The provider had safeguarding systems and processes in place to keep people safe. Staff knew about the risks to people and followed the assessments to ensure they met people's needs.

People felt safe and were supported by staff who knew how to protect them from avoidable harm.

Audits undertaken by the provider were not effective at monitoring the quality of the service, some risk assessments lacked detail to clearly identify what mitigation was in place. In addition, some care plans did not contain enough detail.

Staff spoke positively about working for the provider. They felt well supported and that they could talk to the management team at any time, feeling confident any concerns would be acted on promptly. They felt valued and happy in their role.

For more details, please see the full report which is on the CQC website at www.cqc.org.uk

Rating at last inspection and update

The last rating for the service under the previous provider was requires improvement, (published on 11 July 2019) and there were breaches of regulation. The provider completed an action plan after the last inspection to show what they would do and by when to improve. At this inspection we found the provider remained in breach of regulations.

Why we inspected

The inspection was prompted in part due to concerns received about care delivery. A decision was made for us to inspect and examine those risks. As a result, we undertook a focused inspection to review the key questions of Safe, Effective and Well Led.

For those key questions not inspected, we used the ratings awarded at the last inspection to calculate the overall rating.

We have found evidence that the provider needs to make improvements. Please see the Safe, Effective and Well Led sections of this full report.

You can see what action we have asked the provider to take at the end of this full report.

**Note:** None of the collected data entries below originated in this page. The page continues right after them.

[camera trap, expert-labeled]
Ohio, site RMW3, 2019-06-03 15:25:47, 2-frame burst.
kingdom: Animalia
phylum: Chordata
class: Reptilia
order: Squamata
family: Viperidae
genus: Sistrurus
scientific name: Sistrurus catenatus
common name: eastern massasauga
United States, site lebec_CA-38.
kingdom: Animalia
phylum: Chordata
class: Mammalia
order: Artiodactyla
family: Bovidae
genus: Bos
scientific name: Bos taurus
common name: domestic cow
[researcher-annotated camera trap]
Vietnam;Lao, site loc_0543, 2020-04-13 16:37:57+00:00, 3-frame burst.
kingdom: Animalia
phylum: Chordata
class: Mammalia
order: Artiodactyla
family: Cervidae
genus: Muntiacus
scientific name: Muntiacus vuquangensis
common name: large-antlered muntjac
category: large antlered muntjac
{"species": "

We looked at infection prevention and control measures under the Safe key question. We look at this in all care home inspections even if no concerns or risks have been identified. This is to provide assurance that the service can respond to COVID-19 and other infection outbreaks effectively.

Enforcement

We are mindful of the impact of the COVID-19 pandemic on our regulatory function. This meant we took account of the exceptional circumstances arising as a result of the COVID-19 pandemic when considering what enforcement action was necessary and proportionate to keep people safe as a result of this inspection. We will continue to discharge our regulatory enforcement functions required to keep people safe and to hold providers to account where it is necessary for us to do so.

We have identified breaches in relation to safe care and treatment, the need for consent and governance.

Follow up

We will request an action plan from the provider to understand what they will do to improve the standards of quality and safety. We will meet with the provider following this report being published to discuss how changes will be implemented. We will work alongside the provider and local authority to monitor progress. We will continue to monitor information we receive about the service, which will help inform when we next inspect.